Rasmus designs and analyses so-called randomized algorithms, for which he is internationally recognized. These are algorithms that make random selections along the way and can be used to ensure privacy.

Rasmus has primarily dealt with the theoretical part of algorithm design but he is also interested in how algorithms can be used in practice. In 2019, Rasmus was a visiting faculty researcher at Google, working on space-efficient machine learning and differential privacy.

- It was exciting to visit Google's research department where theoretical ideas often end up being used on a large scale. I like to move back and forth between, on the one hand, the theoretical problems and, on the other hand, the impact that the research can have outside the walls of the university, says Rasmus.

Differential privacy is of great value to Big Tech companies, which are often criticised for their massive data collection. Other Big Tech companies like Apple and Facebook are also working with differential privacy and according to Rasmus, the techniques will also become relevant to public institutions in the future.

- In the long run, it will make sense to implement this to public institutions that are also in possession of a lot of useful data. This is already done today by the US Census. Here, you need to be sure that what you tell the outside world does not violate anyone's privacy.

Protecting sensitive data with differential privacy - how it works

For many years, institutions and companies have anonymised personal data through ad-hoc methods, for example when publishing large population surveys. This means that institutions have chosen what information to hide based on the individual study. The problem with this method is that, in many cases, you will be able to combine information from different sources to find personally sensitive information that you should not be able to find.

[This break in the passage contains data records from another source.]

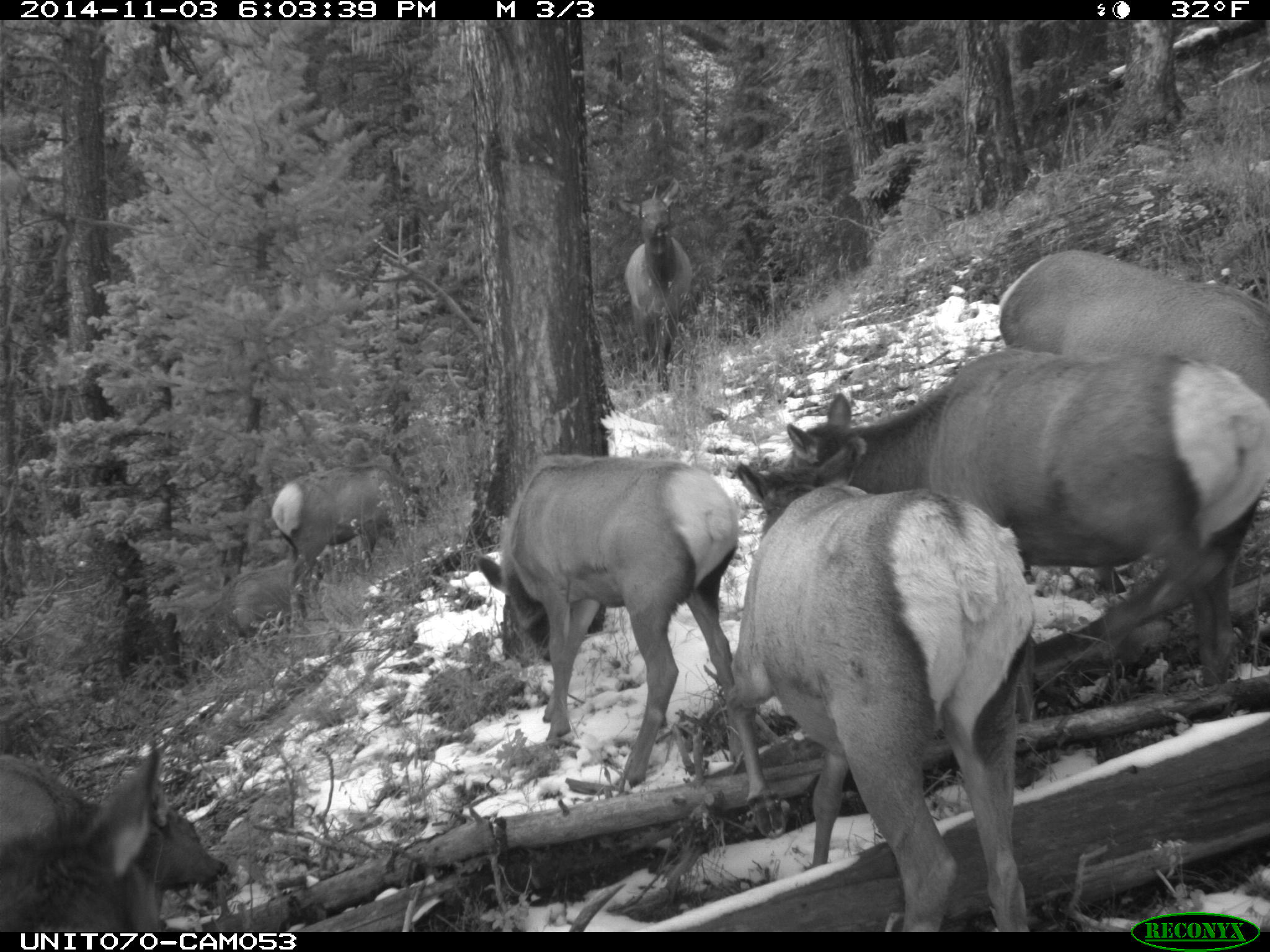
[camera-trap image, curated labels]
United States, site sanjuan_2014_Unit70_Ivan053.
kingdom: Animalia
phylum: Chordata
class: Mammalia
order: Artiodactyla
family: Cervidae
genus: Cervus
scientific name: Cervus elaphus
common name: red deer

Imagine that the University of Copenhagen chooses to provide data about the average salary per employee and updates it every time a new employee is hired. If you know when a person started working at the university, you will be able to calculate what he or she earns, based on how much the average salary increased or decreased.

Differential privacy avoids making accurate statistics available. Instead of publishing the average salary x, you can, for example, publish x + s, where s is a randomly chosen number, a kind of "noise" that is added to x. Every time new statistics are published, new noise is introduced, which makes the method robust to analyses such as the one described above.